[EXCERPT Boundary: Start]

The large address-space model allows specified programs to use more than 256 MB of data. Other programs continue to use the default address-space model. To allow a program to use the large address-space model, specify a non-zero maxdata value. You can specify a non-zero maxdata value either by using the ld command when you're building the program, or by exporting the LDR_CNTRL environment variable before executing the program.

When a program using the large address-space model is executed, the operating system reserves as many 256 MB segments as needed to hold the amount of data specified by the maxdata value. Then, beginning with segment 3, the program's initialized data is read from the executable file into memory. The data read begins in segment 3, even if the maxdata value is smaller than 256 MB. With the large address-space model, a program can have a maximum of 8 segments or 2 GB or 3.25 GB of data respectively.

In the default address-space model, 12 segments are available for use by the shmat or mmap subroutines. When the large address-space model is used, the number of segments reserved for data reduces the number of segments available for the shmat and mmap subroutines. Because the maximum size of data is 2 GB, at least two segments are always available for the shmat and mmap subroutines.

The user stack remains in segment 2 when the large address-space model is used. As a result, the size of the stack is limited to slightly less than 256 MB. However, an application can relocate its user stack into a shared memory segment or into allocated memory.

While the size of initialized data in a program can be large, there is still a restriction on the size of text. In the executable file for a program, the size of the text section plus the size of the loader section must be less than 256 MB. This is required so that these sections will fit into a single, read-only segment (segment 1, the TEXT segment). You can use the dump command to examine section sizes.

Understanding the very large address-space model

The very large address-space model enables large data programs in much the same way as the large address-space model, although there are several differences between them. To allow a program to use the very large address-space model, you must specify a maxdata value and the dynamic segment allocation (dsa) property. Use either the ld command or the LDR_CNTRL environment variable to specify a maxdata value and the DSA option.

If a maxdata value is specified, the very large address-space model follows the large-address space model in that a program's data is read into memory starting with segment 3, and occupies as many segments as needed. The remaining data segments, however, are not reserved for the data area at execution time, but are obtained dynamically. Until a segment is needed for a program's data area, it can be used by the shmat or mmap subroutines. With the very large address-space model, a program can a maximum of 13 segments or 3.25 GB of data. Of these 13 segments, 12 segments or 3 GB, are available for shmat and mmap subroutine purposes.

[EXCERPT Boundary: End]
[SUPPLIED DATA Boundary: Start]

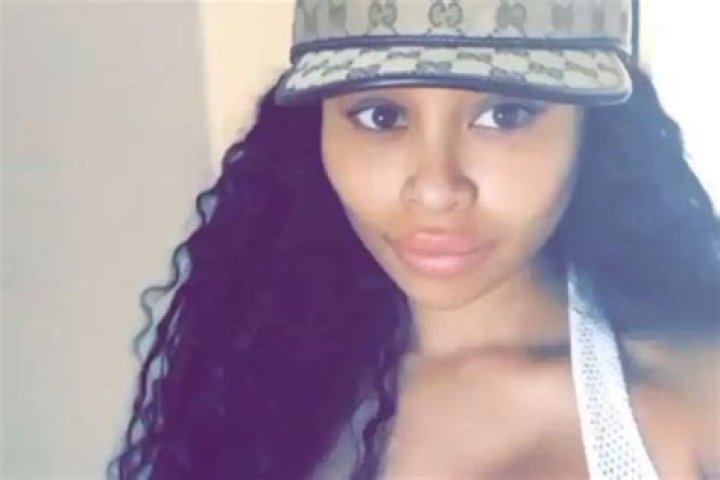 Blac Chyna Walks Out Of Interview With Adam22 After He Asks About Soulja Boy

[SUPPLIED DATA Boundary: End]

Copy the excerpt on address-space models, everything from "Understanding the very" down to "the DSA option.", and swap "ld command" for "linker" each time it occurs.

Understanding the very large address-space model

The very large address-space model enables large data programs in much the same way as the large address-space model, although there are several differences between them. To allow a program to use the very large address-space model, you must specify a maxdata value and the dynamic segment allocation (dsa) property. Use either the linker or the LDR_CNTRL environment variable to specify a maxdata value and the DSA option.